New drugs, like varenicline (Chantix), have been developed that block nicotine receptors and make smoking less satisfying; other drugs under development have nicotinelike effects that can lessen withdrawal symptoms. A nicotine vaccine is also being tested.
To be sure, cravings for nicotine go beyond its chemistry. As Dr. Benowitz reported: “Nicotine induces pleasure and reduces stress and anxiety. Smokers use it to modulate levels of arousal and to control mood. Smoking improves concentration, reaction time, and performance of certain tasks.”
He added, however, that “relief from withdrawal symptoms is probably the primary reason for this enhanced performance and heightened mood.” In other words, if they had never started smoking, most people would never know the difference.
The main exception, perhaps, may be people who suffer from depression, other mental ills, and substance abuse disorders. They are more likely to smoke and much less likely to quit because nicotine acts as a form of self-medication.
When addicted smokers try to quit, they experience irritability, depressed mood, restlessness and anxiety, symptoms typical of psychiatric patients. Many in withdrawal say they feel that there is little pleasure left in life.
Added to the brain effects of nicotine withdrawal are behavioral and environmental cues to smoke — the feel and taste of a cigarette; the association with certain moods and activities like drinking, partying, or relaxing after a meal; a habit of smoking on the job, or being with someone who is smoking — and you can see why it can be so hard for a smoker to quit.

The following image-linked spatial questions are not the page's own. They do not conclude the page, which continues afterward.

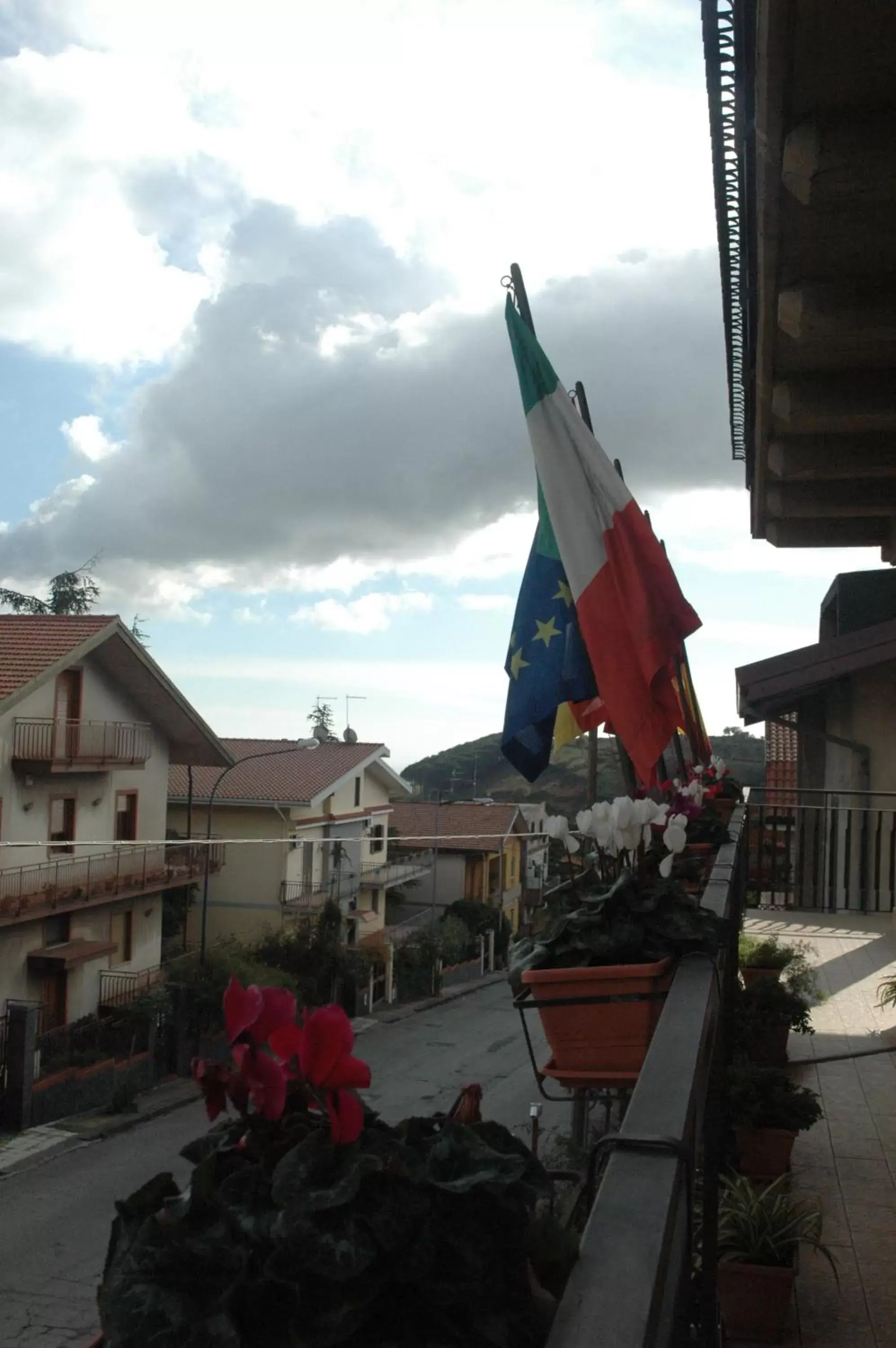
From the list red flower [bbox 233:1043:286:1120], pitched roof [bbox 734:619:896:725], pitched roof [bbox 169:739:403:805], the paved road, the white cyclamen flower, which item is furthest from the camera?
pitched roof [bbox 169:739:403:805]

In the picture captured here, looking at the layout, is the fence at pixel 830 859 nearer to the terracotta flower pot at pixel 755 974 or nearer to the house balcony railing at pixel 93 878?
the terracotta flower pot at pixel 755 974

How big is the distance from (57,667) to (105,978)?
184 inches

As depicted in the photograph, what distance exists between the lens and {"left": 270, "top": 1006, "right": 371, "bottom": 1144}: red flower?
A: 92 centimetres

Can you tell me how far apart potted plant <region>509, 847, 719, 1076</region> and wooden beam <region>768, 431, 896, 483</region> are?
3.97m

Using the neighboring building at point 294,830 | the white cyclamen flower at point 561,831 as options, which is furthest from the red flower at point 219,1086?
the neighboring building at point 294,830

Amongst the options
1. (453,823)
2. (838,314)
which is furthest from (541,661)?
(453,823)

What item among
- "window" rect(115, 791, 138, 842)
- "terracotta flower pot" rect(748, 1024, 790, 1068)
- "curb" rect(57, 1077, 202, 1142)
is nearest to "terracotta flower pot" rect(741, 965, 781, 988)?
"terracotta flower pot" rect(748, 1024, 790, 1068)

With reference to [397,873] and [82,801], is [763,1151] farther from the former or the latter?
[397,873]

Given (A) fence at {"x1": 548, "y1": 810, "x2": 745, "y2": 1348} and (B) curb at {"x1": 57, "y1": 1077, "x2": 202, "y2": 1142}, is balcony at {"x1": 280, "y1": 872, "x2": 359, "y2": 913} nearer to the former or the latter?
(B) curb at {"x1": 57, "y1": 1077, "x2": 202, "y2": 1142}

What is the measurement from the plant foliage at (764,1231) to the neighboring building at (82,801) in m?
13.2

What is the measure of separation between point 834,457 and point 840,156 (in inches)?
109

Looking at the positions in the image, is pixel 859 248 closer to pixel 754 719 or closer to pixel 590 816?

Dr. Benowitz noted that women who smoke are more strongly influenced than men by “conditioned cues” and negative emotions. Women also metabolize nicotine more quickly, which can make them more dependent on nicotine and explain in part why it is more difficult for women to quit.
“If we understand the reasons different people smoke, we can provide specific behavioral skills to deal with them instead of smoking,” he said. “Smoking cessation has to be individualized.”